TEXTAUSZUG:
Am 22. August gelang es uns endlich, das Schiff ein wenig weiter zu verholen, sodaß wir hoffen konnten, dem Eisdruck zu entgehen, wenn das Eis wieder zu pressen beginnen sollte. Als es bald nachher lockerer und auch zerstückelter wurde als vorher, machten wir nochmals den Versuch, das Schiff etwas weiter zu holen. Jedoch mußten wir ihn bald aufgeben, weil zwischen den beiden großen Schollen nicht Raum genug war. Wir lagen nun bis zum 2. September an derselben Stelle, während beständig ein halber Sturm aus Südwest mit hin und wieder starkem Regen wehte. Am Abend des 30. August hatten wir eine schwere Regenböe, die die Eisbedeckung der Takelung löste und einen fürchterlichen Spektakel verursachte, wenn die Eisstücke klappernd auf das Deck, das Deckshaus und das Zeltdach herunterstürzten.

Unser »Gut« wurde um diese Zeit von Wind, Regen, Eisdruck und andern ähnlichen wackern Arbeitern gründlich gepflügt, geeggt und drainirt. Dann kam die langweilige Arbeit, die Gegenstände aus dem Schiffe zu schaffen, was das Zerschneiden und Parcelliren fast des ganzen »Gutes« nöthig machte, sodaß, was für uns frei blieb, knapp und beschränkt genug war.

DATENSÄTZE:
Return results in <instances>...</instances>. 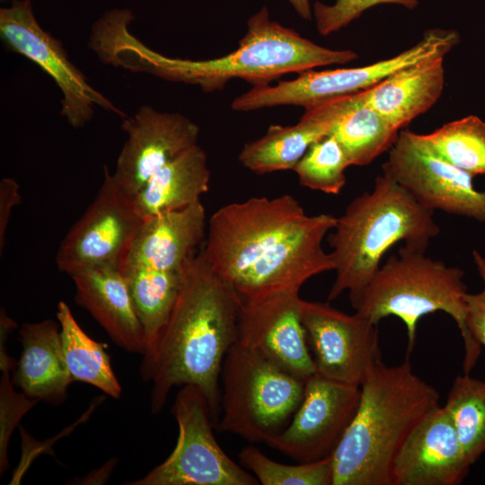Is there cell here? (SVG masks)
I'll return each mask as SVG.
<instances>
[{"label":"cell","instance_id":"cell-1","mask_svg":"<svg viewBox=\"0 0 485 485\" xmlns=\"http://www.w3.org/2000/svg\"><path fill=\"white\" fill-rule=\"evenodd\" d=\"M337 217L309 216L291 195L253 197L218 208L201 253L241 297L297 289L334 269L324 237Z\"/></svg>","mask_w":485,"mask_h":485},{"label":"cell","instance_id":"cell-2","mask_svg":"<svg viewBox=\"0 0 485 485\" xmlns=\"http://www.w3.org/2000/svg\"><path fill=\"white\" fill-rule=\"evenodd\" d=\"M241 303L238 292L201 251L186 260L171 314L140 365L142 380L152 384L154 414L163 410L174 386L192 384L207 398L216 425L222 364L238 340Z\"/></svg>","mask_w":485,"mask_h":485},{"label":"cell","instance_id":"cell-3","mask_svg":"<svg viewBox=\"0 0 485 485\" xmlns=\"http://www.w3.org/2000/svg\"><path fill=\"white\" fill-rule=\"evenodd\" d=\"M357 57L355 51L318 45L294 29L271 20L266 6L250 17L238 47L220 57L206 60L168 57L145 46L128 30L117 35L110 53L113 66L198 85L207 93L222 90L234 78L253 86L269 84L287 74L343 65Z\"/></svg>","mask_w":485,"mask_h":485},{"label":"cell","instance_id":"cell-4","mask_svg":"<svg viewBox=\"0 0 485 485\" xmlns=\"http://www.w3.org/2000/svg\"><path fill=\"white\" fill-rule=\"evenodd\" d=\"M360 391L356 415L332 454V485H392L394 457L440 395L414 374L408 357L398 366L378 362Z\"/></svg>","mask_w":485,"mask_h":485},{"label":"cell","instance_id":"cell-5","mask_svg":"<svg viewBox=\"0 0 485 485\" xmlns=\"http://www.w3.org/2000/svg\"><path fill=\"white\" fill-rule=\"evenodd\" d=\"M433 215L383 167L373 189L356 197L327 234L336 272L328 301L344 291L355 300L396 243L426 251L440 233Z\"/></svg>","mask_w":485,"mask_h":485},{"label":"cell","instance_id":"cell-6","mask_svg":"<svg viewBox=\"0 0 485 485\" xmlns=\"http://www.w3.org/2000/svg\"><path fill=\"white\" fill-rule=\"evenodd\" d=\"M463 271L448 267L426 255V251L406 245L391 255L361 294L351 303L356 313L375 324L396 316L405 324L408 354L417 336L419 319L441 311L452 317L463 338V369L470 374L481 353V345L470 332L466 322L467 287Z\"/></svg>","mask_w":485,"mask_h":485},{"label":"cell","instance_id":"cell-7","mask_svg":"<svg viewBox=\"0 0 485 485\" xmlns=\"http://www.w3.org/2000/svg\"><path fill=\"white\" fill-rule=\"evenodd\" d=\"M220 379L216 428L251 443H266L288 425L302 401L305 383L237 342L224 358Z\"/></svg>","mask_w":485,"mask_h":485},{"label":"cell","instance_id":"cell-8","mask_svg":"<svg viewBox=\"0 0 485 485\" xmlns=\"http://www.w3.org/2000/svg\"><path fill=\"white\" fill-rule=\"evenodd\" d=\"M460 41L456 31L431 29L414 46L398 55L375 63L350 68L308 70L276 85H255L231 103L235 111H252L275 106H301L304 109L337 96L368 89L392 74L433 57L445 56Z\"/></svg>","mask_w":485,"mask_h":485},{"label":"cell","instance_id":"cell-9","mask_svg":"<svg viewBox=\"0 0 485 485\" xmlns=\"http://www.w3.org/2000/svg\"><path fill=\"white\" fill-rule=\"evenodd\" d=\"M179 436L171 454L130 485H255L259 481L234 462L213 434L215 420L201 390L182 385L172 406Z\"/></svg>","mask_w":485,"mask_h":485},{"label":"cell","instance_id":"cell-10","mask_svg":"<svg viewBox=\"0 0 485 485\" xmlns=\"http://www.w3.org/2000/svg\"><path fill=\"white\" fill-rule=\"evenodd\" d=\"M103 172L95 198L57 249V269L70 277L96 268L121 267L143 222L133 198L121 190L106 165Z\"/></svg>","mask_w":485,"mask_h":485},{"label":"cell","instance_id":"cell-11","mask_svg":"<svg viewBox=\"0 0 485 485\" xmlns=\"http://www.w3.org/2000/svg\"><path fill=\"white\" fill-rule=\"evenodd\" d=\"M0 37L6 48L29 58L54 80L63 95L60 114L73 128L88 123L96 106L127 117L88 83L62 43L42 29L31 0H13L11 6L0 9Z\"/></svg>","mask_w":485,"mask_h":485},{"label":"cell","instance_id":"cell-12","mask_svg":"<svg viewBox=\"0 0 485 485\" xmlns=\"http://www.w3.org/2000/svg\"><path fill=\"white\" fill-rule=\"evenodd\" d=\"M383 167L427 208L485 222V191L475 190L473 176L434 154L419 134L401 131Z\"/></svg>","mask_w":485,"mask_h":485},{"label":"cell","instance_id":"cell-13","mask_svg":"<svg viewBox=\"0 0 485 485\" xmlns=\"http://www.w3.org/2000/svg\"><path fill=\"white\" fill-rule=\"evenodd\" d=\"M360 386L316 373L305 380L302 401L288 425L266 444L299 463L332 456L353 420Z\"/></svg>","mask_w":485,"mask_h":485},{"label":"cell","instance_id":"cell-14","mask_svg":"<svg viewBox=\"0 0 485 485\" xmlns=\"http://www.w3.org/2000/svg\"><path fill=\"white\" fill-rule=\"evenodd\" d=\"M301 314L315 373L360 386L381 359L376 324L328 303L301 300Z\"/></svg>","mask_w":485,"mask_h":485},{"label":"cell","instance_id":"cell-15","mask_svg":"<svg viewBox=\"0 0 485 485\" xmlns=\"http://www.w3.org/2000/svg\"><path fill=\"white\" fill-rule=\"evenodd\" d=\"M297 289L241 297L237 343L306 380L315 373Z\"/></svg>","mask_w":485,"mask_h":485},{"label":"cell","instance_id":"cell-16","mask_svg":"<svg viewBox=\"0 0 485 485\" xmlns=\"http://www.w3.org/2000/svg\"><path fill=\"white\" fill-rule=\"evenodd\" d=\"M128 138L118 156L113 178L134 197L162 167L198 145L199 127L177 112L143 105L133 117L122 119Z\"/></svg>","mask_w":485,"mask_h":485},{"label":"cell","instance_id":"cell-17","mask_svg":"<svg viewBox=\"0 0 485 485\" xmlns=\"http://www.w3.org/2000/svg\"><path fill=\"white\" fill-rule=\"evenodd\" d=\"M471 465L448 412L438 405L401 446L391 468L392 485H458Z\"/></svg>","mask_w":485,"mask_h":485},{"label":"cell","instance_id":"cell-18","mask_svg":"<svg viewBox=\"0 0 485 485\" xmlns=\"http://www.w3.org/2000/svg\"><path fill=\"white\" fill-rule=\"evenodd\" d=\"M363 96L364 91H360L327 99L304 109L294 125L270 126L264 136L244 145L240 163L260 174L293 170L309 147L330 135Z\"/></svg>","mask_w":485,"mask_h":485},{"label":"cell","instance_id":"cell-19","mask_svg":"<svg viewBox=\"0 0 485 485\" xmlns=\"http://www.w3.org/2000/svg\"><path fill=\"white\" fill-rule=\"evenodd\" d=\"M71 278L75 302L90 313L118 346L143 356L146 336L121 268H96Z\"/></svg>","mask_w":485,"mask_h":485},{"label":"cell","instance_id":"cell-20","mask_svg":"<svg viewBox=\"0 0 485 485\" xmlns=\"http://www.w3.org/2000/svg\"><path fill=\"white\" fill-rule=\"evenodd\" d=\"M205 229L206 211L200 200L145 219L123 265L180 270L195 254Z\"/></svg>","mask_w":485,"mask_h":485},{"label":"cell","instance_id":"cell-21","mask_svg":"<svg viewBox=\"0 0 485 485\" xmlns=\"http://www.w3.org/2000/svg\"><path fill=\"white\" fill-rule=\"evenodd\" d=\"M22 350L13 383L27 396L52 405L61 404L73 382L58 321L23 323L19 329Z\"/></svg>","mask_w":485,"mask_h":485},{"label":"cell","instance_id":"cell-22","mask_svg":"<svg viewBox=\"0 0 485 485\" xmlns=\"http://www.w3.org/2000/svg\"><path fill=\"white\" fill-rule=\"evenodd\" d=\"M444 86V57H433L404 67L366 89V101L400 130L432 108Z\"/></svg>","mask_w":485,"mask_h":485},{"label":"cell","instance_id":"cell-23","mask_svg":"<svg viewBox=\"0 0 485 485\" xmlns=\"http://www.w3.org/2000/svg\"><path fill=\"white\" fill-rule=\"evenodd\" d=\"M210 170L205 151L196 145L158 170L133 197L145 220L186 207L200 200L209 188Z\"/></svg>","mask_w":485,"mask_h":485},{"label":"cell","instance_id":"cell-24","mask_svg":"<svg viewBox=\"0 0 485 485\" xmlns=\"http://www.w3.org/2000/svg\"><path fill=\"white\" fill-rule=\"evenodd\" d=\"M120 268L145 332L147 353L156 343L173 308L182 269L163 270L130 265Z\"/></svg>","mask_w":485,"mask_h":485},{"label":"cell","instance_id":"cell-25","mask_svg":"<svg viewBox=\"0 0 485 485\" xmlns=\"http://www.w3.org/2000/svg\"><path fill=\"white\" fill-rule=\"evenodd\" d=\"M57 320L60 324L64 353L73 382L92 384L112 398H119L122 388L105 346L84 332L64 301L57 304Z\"/></svg>","mask_w":485,"mask_h":485},{"label":"cell","instance_id":"cell-26","mask_svg":"<svg viewBox=\"0 0 485 485\" xmlns=\"http://www.w3.org/2000/svg\"><path fill=\"white\" fill-rule=\"evenodd\" d=\"M343 146L351 165L371 163L389 150L399 136V130L384 116L362 100L337 123L332 132Z\"/></svg>","mask_w":485,"mask_h":485},{"label":"cell","instance_id":"cell-27","mask_svg":"<svg viewBox=\"0 0 485 485\" xmlns=\"http://www.w3.org/2000/svg\"><path fill=\"white\" fill-rule=\"evenodd\" d=\"M472 464L485 453V381L470 374L453 382L444 406Z\"/></svg>","mask_w":485,"mask_h":485},{"label":"cell","instance_id":"cell-28","mask_svg":"<svg viewBox=\"0 0 485 485\" xmlns=\"http://www.w3.org/2000/svg\"><path fill=\"white\" fill-rule=\"evenodd\" d=\"M419 136L440 158L473 177L485 175V122L477 116L448 122L429 134Z\"/></svg>","mask_w":485,"mask_h":485},{"label":"cell","instance_id":"cell-29","mask_svg":"<svg viewBox=\"0 0 485 485\" xmlns=\"http://www.w3.org/2000/svg\"><path fill=\"white\" fill-rule=\"evenodd\" d=\"M349 159L336 137L326 136L313 144L293 171L301 186L337 195L346 184Z\"/></svg>","mask_w":485,"mask_h":485},{"label":"cell","instance_id":"cell-30","mask_svg":"<svg viewBox=\"0 0 485 485\" xmlns=\"http://www.w3.org/2000/svg\"><path fill=\"white\" fill-rule=\"evenodd\" d=\"M239 460L262 485H332V456L322 460L286 464L273 461L259 448L248 445L239 453Z\"/></svg>","mask_w":485,"mask_h":485},{"label":"cell","instance_id":"cell-31","mask_svg":"<svg viewBox=\"0 0 485 485\" xmlns=\"http://www.w3.org/2000/svg\"><path fill=\"white\" fill-rule=\"evenodd\" d=\"M0 368L2 371L0 383V475L8 468L7 447L10 436L22 416L30 410L38 400L31 398L23 392L13 391L11 384L10 371L13 360L7 355L5 340L0 337Z\"/></svg>","mask_w":485,"mask_h":485},{"label":"cell","instance_id":"cell-32","mask_svg":"<svg viewBox=\"0 0 485 485\" xmlns=\"http://www.w3.org/2000/svg\"><path fill=\"white\" fill-rule=\"evenodd\" d=\"M398 4L415 9L419 0H335L331 4L319 1L313 4V16L320 35L328 36L348 26L371 7L378 4Z\"/></svg>","mask_w":485,"mask_h":485},{"label":"cell","instance_id":"cell-33","mask_svg":"<svg viewBox=\"0 0 485 485\" xmlns=\"http://www.w3.org/2000/svg\"><path fill=\"white\" fill-rule=\"evenodd\" d=\"M472 255L483 288L477 294H466V322L473 338L485 347V259L477 251Z\"/></svg>","mask_w":485,"mask_h":485},{"label":"cell","instance_id":"cell-34","mask_svg":"<svg viewBox=\"0 0 485 485\" xmlns=\"http://www.w3.org/2000/svg\"><path fill=\"white\" fill-rule=\"evenodd\" d=\"M20 186L17 181L9 177L0 181V252L5 243V235L12 210L21 203Z\"/></svg>","mask_w":485,"mask_h":485},{"label":"cell","instance_id":"cell-35","mask_svg":"<svg viewBox=\"0 0 485 485\" xmlns=\"http://www.w3.org/2000/svg\"><path fill=\"white\" fill-rule=\"evenodd\" d=\"M294 7L298 15L304 20H311L313 17L312 7L309 0H287Z\"/></svg>","mask_w":485,"mask_h":485},{"label":"cell","instance_id":"cell-36","mask_svg":"<svg viewBox=\"0 0 485 485\" xmlns=\"http://www.w3.org/2000/svg\"><path fill=\"white\" fill-rule=\"evenodd\" d=\"M112 10H113V9H112ZM108 12H109V11H108ZM105 13H104V14H105ZM104 14H103V15H104ZM99 19H100V18H99ZM94 25H95V24H94ZM93 27H94V26H93ZM92 32H93V31H92ZM91 36H92V35H91ZM90 40H91V38H90Z\"/></svg>","mask_w":485,"mask_h":485},{"label":"cell","instance_id":"cell-37","mask_svg":"<svg viewBox=\"0 0 485 485\" xmlns=\"http://www.w3.org/2000/svg\"><path fill=\"white\" fill-rule=\"evenodd\" d=\"M1 1H4V0H1Z\"/></svg>","mask_w":485,"mask_h":485}]
</instances>
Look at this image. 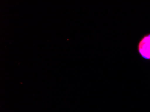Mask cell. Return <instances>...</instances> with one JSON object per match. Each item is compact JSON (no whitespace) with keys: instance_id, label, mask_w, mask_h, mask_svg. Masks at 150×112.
Returning <instances> with one entry per match:
<instances>
[{"instance_id":"1","label":"cell","mask_w":150,"mask_h":112,"mask_svg":"<svg viewBox=\"0 0 150 112\" xmlns=\"http://www.w3.org/2000/svg\"><path fill=\"white\" fill-rule=\"evenodd\" d=\"M138 50L142 58L150 60V33L145 35L140 40Z\"/></svg>"}]
</instances>
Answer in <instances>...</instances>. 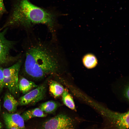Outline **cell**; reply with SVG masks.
Segmentation results:
<instances>
[{
	"instance_id": "obj_1",
	"label": "cell",
	"mask_w": 129,
	"mask_h": 129,
	"mask_svg": "<svg viewBox=\"0 0 129 129\" xmlns=\"http://www.w3.org/2000/svg\"><path fill=\"white\" fill-rule=\"evenodd\" d=\"M51 46L38 42L28 49L24 65V74L38 80L59 70L63 61L59 53Z\"/></svg>"
},
{
	"instance_id": "obj_2",
	"label": "cell",
	"mask_w": 129,
	"mask_h": 129,
	"mask_svg": "<svg viewBox=\"0 0 129 129\" xmlns=\"http://www.w3.org/2000/svg\"><path fill=\"white\" fill-rule=\"evenodd\" d=\"M10 15L14 26L29 28L36 24H45L54 34V15L32 4L28 0H14Z\"/></svg>"
},
{
	"instance_id": "obj_3",
	"label": "cell",
	"mask_w": 129,
	"mask_h": 129,
	"mask_svg": "<svg viewBox=\"0 0 129 129\" xmlns=\"http://www.w3.org/2000/svg\"><path fill=\"white\" fill-rule=\"evenodd\" d=\"M79 120L67 114L61 113L39 121L36 129H75Z\"/></svg>"
},
{
	"instance_id": "obj_4",
	"label": "cell",
	"mask_w": 129,
	"mask_h": 129,
	"mask_svg": "<svg viewBox=\"0 0 129 129\" xmlns=\"http://www.w3.org/2000/svg\"><path fill=\"white\" fill-rule=\"evenodd\" d=\"M22 64L21 60H19L11 66L3 69L4 86L8 89L9 92L15 98L19 95L18 74Z\"/></svg>"
},
{
	"instance_id": "obj_5",
	"label": "cell",
	"mask_w": 129,
	"mask_h": 129,
	"mask_svg": "<svg viewBox=\"0 0 129 129\" xmlns=\"http://www.w3.org/2000/svg\"><path fill=\"white\" fill-rule=\"evenodd\" d=\"M45 83L38 86L21 97L19 99V105L21 106L34 104L42 100L44 97L46 91Z\"/></svg>"
},
{
	"instance_id": "obj_6",
	"label": "cell",
	"mask_w": 129,
	"mask_h": 129,
	"mask_svg": "<svg viewBox=\"0 0 129 129\" xmlns=\"http://www.w3.org/2000/svg\"><path fill=\"white\" fill-rule=\"evenodd\" d=\"M6 31H0V65L7 63L10 59V52L14 44L13 41L9 40L5 37Z\"/></svg>"
},
{
	"instance_id": "obj_7",
	"label": "cell",
	"mask_w": 129,
	"mask_h": 129,
	"mask_svg": "<svg viewBox=\"0 0 129 129\" xmlns=\"http://www.w3.org/2000/svg\"><path fill=\"white\" fill-rule=\"evenodd\" d=\"M3 116L5 124L8 129L15 127L20 129H25L24 121L19 114L5 112L3 113Z\"/></svg>"
},
{
	"instance_id": "obj_8",
	"label": "cell",
	"mask_w": 129,
	"mask_h": 129,
	"mask_svg": "<svg viewBox=\"0 0 129 129\" xmlns=\"http://www.w3.org/2000/svg\"><path fill=\"white\" fill-rule=\"evenodd\" d=\"M19 105L18 102L11 94L8 92L5 94L3 99V106L10 113L15 112Z\"/></svg>"
},
{
	"instance_id": "obj_9",
	"label": "cell",
	"mask_w": 129,
	"mask_h": 129,
	"mask_svg": "<svg viewBox=\"0 0 129 129\" xmlns=\"http://www.w3.org/2000/svg\"><path fill=\"white\" fill-rule=\"evenodd\" d=\"M18 85L19 91L25 94L38 86L33 81H29L23 76H19Z\"/></svg>"
},
{
	"instance_id": "obj_10",
	"label": "cell",
	"mask_w": 129,
	"mask_h": 129,
	"mask_svg": "<svg viewBox=\"0 0 129 129\" xmlns=\"http://www.w3.org/2000/svg\"><path fill=\"white\" fill-rule=\"evenodd\" d=\"M21 116L24 121H27L35 117H45L47 116V114L43 112L39 108L26 111Z\"/></svg>"
},
{
	"instance_id": "obj_11",
	"label": "cell",
	"mask_w": 129,
	"mask_h": 129,
	"mask_svg": "<svg viewBox=\"0 0 129 129\" xmlns=\"http://www.w3.org/2000/svg\"><path fill=\"white\" fill-rule=\"evenodd\" d=\"M49 90L52 95L57 98L62 95L64 89L61 84L55 81L51 80L49 83Z\"/></svg>"
},
{
	"instance_id": "obj_12",
	"label": "cell",
	"mask_w": 129,
	"mask_h": 129,
	"mask_svg": "<svg viewBox=\"0 0 129 129\" xmlns=\"http://www.w3.org/2000/svg\"><path fill=\"white\" fill-rule=\"evenodd\" d=\"M58 104L56 102L50 101L41 104L39 108L45 113H52L56 110L58 107Z\"/></svg>"
},
{
	"instance_id": "obj_13",
	"label": "cell",
	"mask_w": 129,
	"mask_h": 129,
	"mask_svg": "<svg viewBox=\"0 0 129 129\" xmlns=\"http://www.w3.org/2000/svg\"><path fill=\"white\" fill-rule=\"evenodd\" d=\"M62 100L64 104L72 110L76 111V109L73 98L66 89L62 95Z\"/></svg>"
},
{
	"instance_id": "obj_14",
	"label": "cell",
	"mask_w": 129,
	"mask_h": 129,
	"mask_svg": "<svg viewBox=\"0 0 129 129\" xmlns=\"http://www.w3.org/2000/svg\"><path fill=\"white\" fill-rule=\"evenodd\" d=\"M82 61L84 65L89 69L94 67L97 64V60L96 57L91 54L85 56L83 58Z\"/></svg>"
},
{
	"instance_id": "obj_15",
	"label": "cell",
	"mask_w": 129,
	"mask_h": 129,
	"mask_svg": "<svg viewBox=\"0 0 129 129\" xmlns=\"http://www.w3.org/2000/svg\"><path fill=\"white\" fill-rule=\"evenodd\" d=\"M3 69L0 65V91H1L2 90L4 87V74Z\"/></svg>"
},
{
	"instance_id": "obj_16",
	"label": "cell",
	"mask_w": 129,
	"mask_h": 129,
	"mask_svg": "<svg viewBox=\"0 0 129 129\" xmlns=\"http://www.w3.org/2000/svg\"><path fill=\"white\" fill-rule=\"evenodd\" d=\"M6 12V11L4 5L3 0H0V18Z\"/></svg>"
},
{
	"instance_id": "obj_17",
	"label": "cell",
	"mask_w": 129,
	"mask_h": 129,
	"mask_svg": "<svg viewBox=\"0 0 129 129\" xmlns=\"http://www.w3.org/2000/svg\"><path fill=\"white\" fill-rule=\"evenodd\" d=\"M125 94L126 97L128 98V99L129 98V88L128 87L126 89Z\"/></svg>"
},
{
	"instance_id": "obj_18",
	"label": "cell",
	"mask_w": 129,
	"mask_h": 129,
	"mask_svg": "<svg viewBox=\"0 0 129 129\" xmlns=\"http://www.w3.org/2000/svg\"><path fill=\"white\" fill-rule=\"evenodd\" d=\"M9 129H20L19 128L15 127H13L10 128Z\"/></svg>"
},
{
	"instance_id": "obj_19",
	"label": "cell",
	"mask_w": 129,
	"mask_h": 129,
	"mask_svg": "<svg viewBox=\"0 0 129 129\" xmlns=\"http://www.w3.org/2000/svg\"><path fill=\"white\" fill-rule=\"evenodd\" d=\"M2 125L1 122H0V129H2Z\"/></svg>"
},
{
	"instance_id": "obj_20",
	"label": "cell",
	"mask_w": 129,
	"mask_h": 129,
	"mask_svg": "<svg viewBox=\"0 0 129 129\" xmlns=\"http://www.w3.org/2000/svg\"><path fill=\"white\" fill-rule=\"evenodd\" d=\"M1 102L0 100V112L1 110Z\"/></svg>"
}]
</instances>
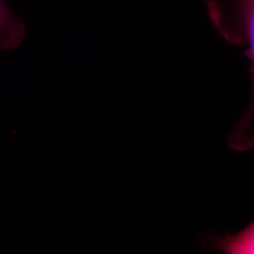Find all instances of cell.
I'll return each instance as SVG.
<instances>
[{
  "label": "cell",
  "mask_w": 254,
  "mask_h": 254,
  "mask_svg": "<svg viewBox=\"0 0 254 254\" xmlns=\"http://www.w3.org/2000/svg\"><path fill=\"white\" fill-rule=\"evenodd\" d=\"M204 4L209 21L222 39L244 47L251 60L252 99L230 136L232 147L247 150L254 145V0H204Z\"/></svg>",
  "instance_id": "1"
},
{
  "label": "cell",
  "mask_w": 254,
  "mask_h": 254,
  "mask_svg": "<svg viewBox=\"0 0 254 254\" xmlns=\"http://www.w3.org/2000/svg\"><path fill=\"white\" fill-rule=\"evenodd\" d=\"M26 25L8 7L5 0H0V51H11L23 43Z\"/></svg>",
  "instance_id": "2"
},
{
  "label": "cell",
  "mask_w": 254,
  "mask_h": 254,
  "mask_svg": "<svg viewBox=\"0 0 254 254\" xmlns=\"http://www.w3.org/2000/svg\"><path fill=\"white\" fill-rule=\"evenodd\" d=\"M211 249L221 254H254V222L236 234L212 238Z\"/></svg>",
  "instance_id": "3"
}]
</instances>
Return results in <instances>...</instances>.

AUFGABENSTELLUNG A:
Beantworte anhand des Textauszugs über das im Eis liegende Schiff folgende Fragen, jede in einer eigenen Zeile:
(i) An welchem Tag gelang es, das Schiff ein wenig weiter zu verholen?
(ii) Bis zu welchem Datum lag das Schiff danach an derselben Stelle?
(iii) Was löste die schwere Regenböe am Abend des 30. August?
AUFGABENSTELLUNG B:
Schreibe den Textauszug über das im Eis liegende Schiff im selben Stil weiter, beginnend nach seinem letzten Satz.

LÖSUNG A:
(i) Am 22. August.
(ii) Bis zum 2. September.
(iii) Die Eisbedeckung der Takelung.

LÖSUNG B:
Das auf diese Weise verkleinerte »Gut« bildete jetzt eine annähernd länglich-viereckige Scholle mit der längern Seite von Ost nach West, rings von mehr oder weniger offenen Spalten und Rinnen umgeben. Die »Fram« lag an der Nordseite in der Nähe der Nordostspitze mit dem Bug nach Westen vertäut. Unmittelbar hinter dem Schiffe, von der Spitze nur durch eine schmale Rinne getrennt, lag eine große Scholle, auf welcher außer andern Dingen ein Theil unsers Kohlenvorraths lagerte. In weiter Ferne nach Westen trieb noch immer der Große Hügel.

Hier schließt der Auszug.